Directions: Indicate how many lines in the listing below contain the word "site". No other output is permitted.

Material provided:
——————
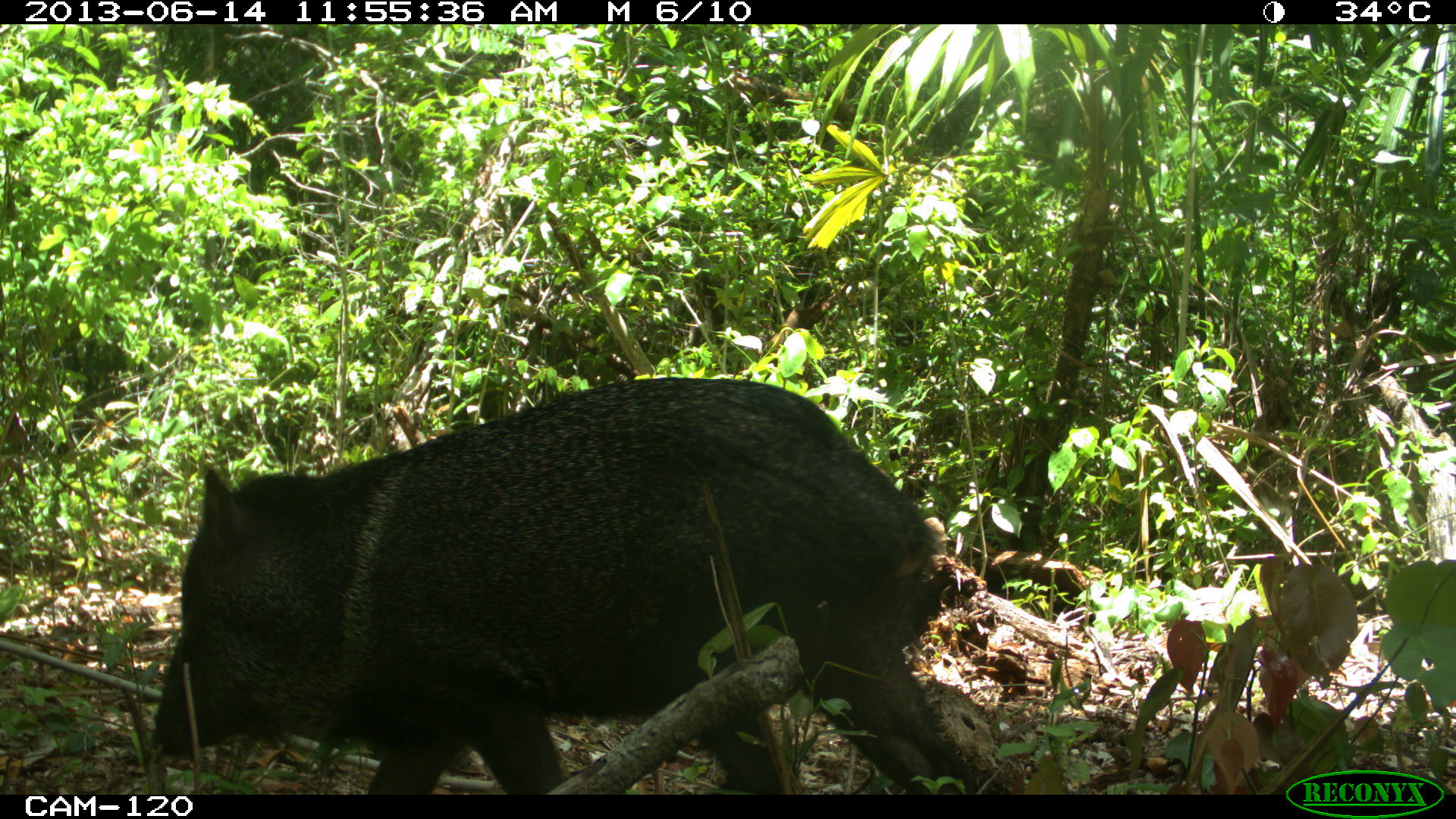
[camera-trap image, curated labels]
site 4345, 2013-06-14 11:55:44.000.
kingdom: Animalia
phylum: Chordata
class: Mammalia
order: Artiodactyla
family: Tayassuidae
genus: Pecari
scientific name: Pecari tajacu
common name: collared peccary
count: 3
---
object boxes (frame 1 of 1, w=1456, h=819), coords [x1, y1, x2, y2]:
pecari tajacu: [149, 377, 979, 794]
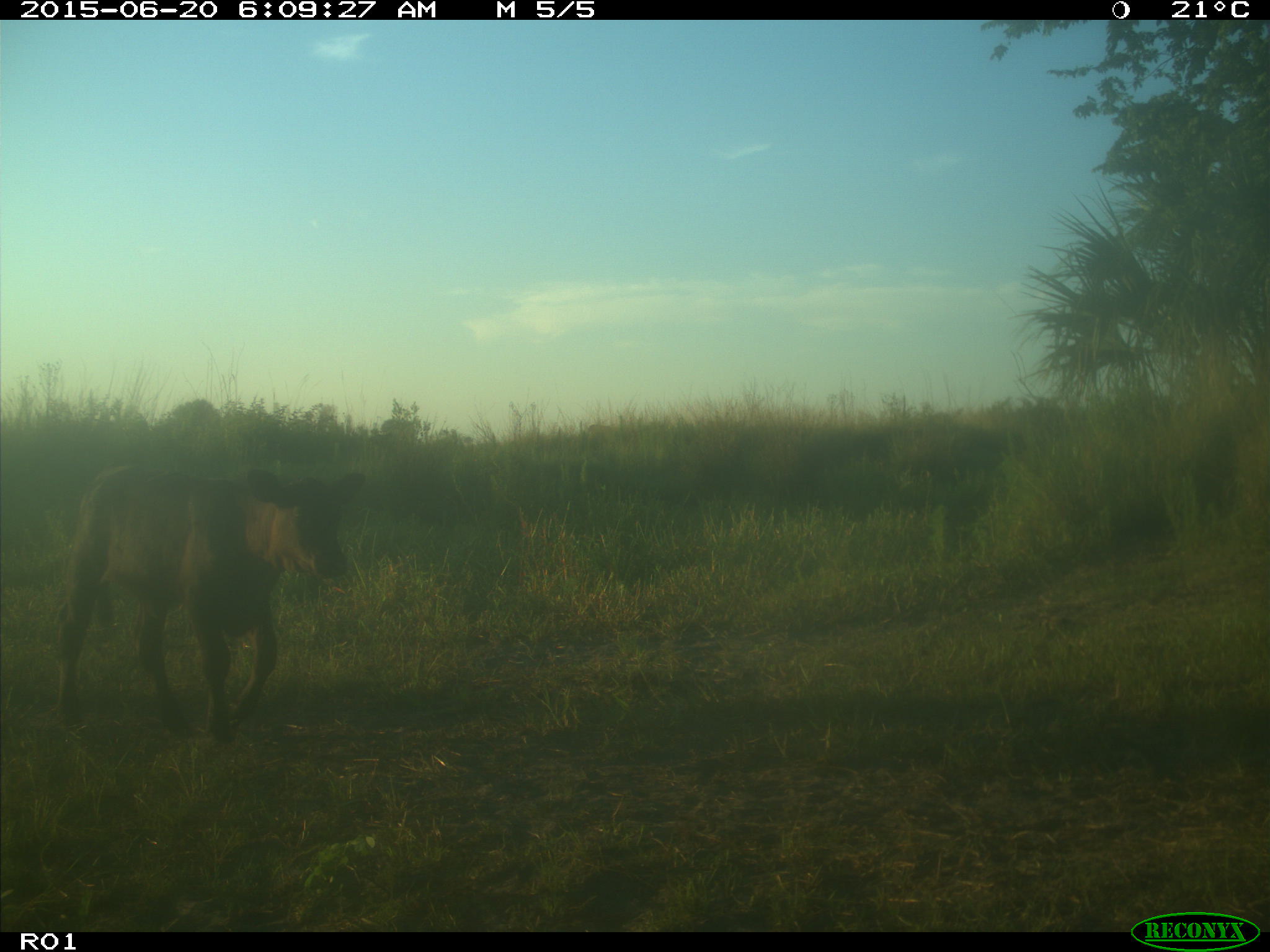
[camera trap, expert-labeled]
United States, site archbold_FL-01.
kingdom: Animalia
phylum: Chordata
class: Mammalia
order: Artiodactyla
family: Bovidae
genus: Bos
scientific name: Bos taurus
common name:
——————
Reply: 2